Le cancer du poumon
Le cancer du poumon est aujourd’hui la première cause de décès par cancer en France et dans le monde (Didkowska et al., 2016). Le « Francim » estime à 46 363 le nombre de nouveaux cas de cancer du poumon en France métropolitaine en 2018, dont 67% chez l’homme. Le cancer du poumon est le deuxième cancer le plus fréquent chez l’homme parmi les tumeurs solides et le troisième chez la femme. Les taux d’incidence standardisés dans le Monde (TSM) sont de 50,5 cas pour 100 000 personnes-années chez l’homme et de 23,2 pour 100 000 personnes-années chez la femme. Avec 1,8 million décès dans le monde (dont 33 117 en France) estimé en 2018, le cancer du poumon est au premier rang de décès chez l’homme et au second rang chez la femme. Les taux de mortalité (TSM) sont respectivement de 34,7 et 14,0. Durant ces dernières années, nous pouvons observer qu’il y a une décroissance du cancer pulmonaire chez les hommes, pendant qu’il est en progression constante chez les femmes (Didkowska et al., 2016).
Origine et diagnostic
Le corps humain est constitué des milliards de cellules, et pourtant le cancer peut apparaître à partir d’une seule cellule. La transformation d’une cellule normale en cellule cancéreuse entraîne rapidement une prolifération excessive.
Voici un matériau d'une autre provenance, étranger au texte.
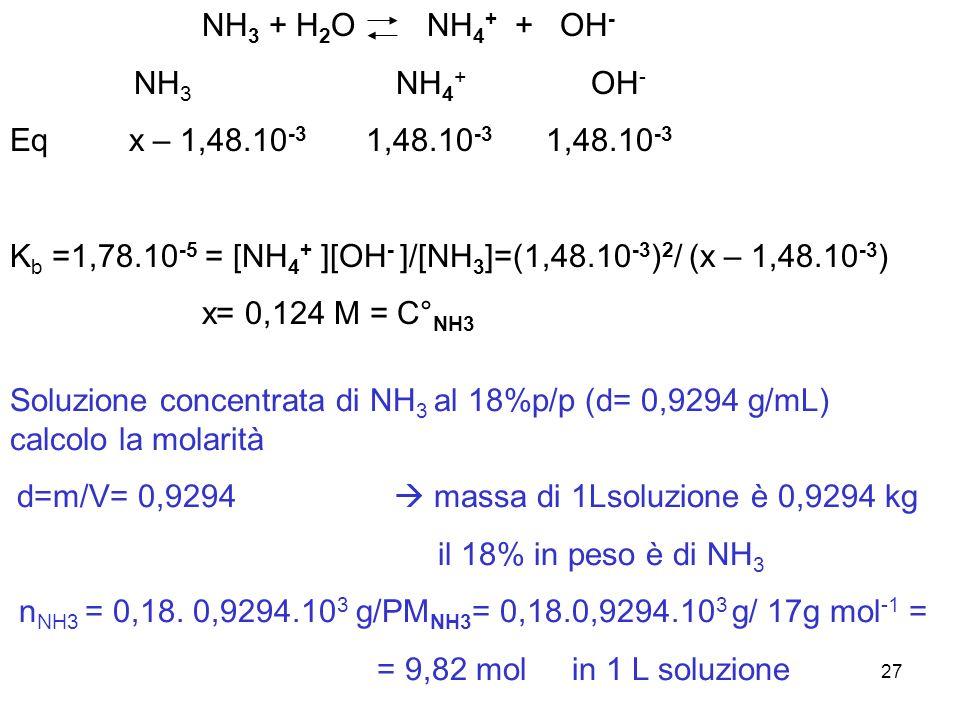 27 NH 3 + H 2 O NH 4 + + OH - NH 3 NH 4 + OH - Eq x – 1,48.10 -3 1,48.10 -3 1,48.10 -3 K b =1,78.10 -5 = [NH 4 + ][OH - ]/[NH 3 ]=(1,48.10 -3 ) 2 / (x – 1,48.10 -3 ) x= 0,124 M = C° NH3 Soluzione concentrata di NH 3 al 18%p/p (d= 0,9294 g/mL) calcolo la molarità d=m/V= 0,9294 massa di 1Lsoluzione è 0,9294 kg il 18% in peso è di NH 3 n NH3 = 0,18.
Cela arrive avec la multiplication incontrôlée de cellules normales de l’organisme (dégénérescence cellulaire), qui échappent aux mécanismes normaux de différenciation et de régulation de leur multiplication, due à des mutations génétiques (acide désoxyribonucléique (ADN) endommagé). Ces modifications proviennent des interactions entre les facteurs génétiques propres au sujet et des agents extérieurs (l’alimentation, les radiations ionisantes, l’amiante, la fumée du tabac, le radon, l’arsenic, etc.). Le cancer du poumon est particulièrement menaçant, car il est plus apte à se propager dans le reste du corps. En effet, avec l’oxygénation du sang qui passe par les poumons, les cellules cancéreuses peuvent migrer dans les vaisseaux sanguins et coloniser différentes régions du corps.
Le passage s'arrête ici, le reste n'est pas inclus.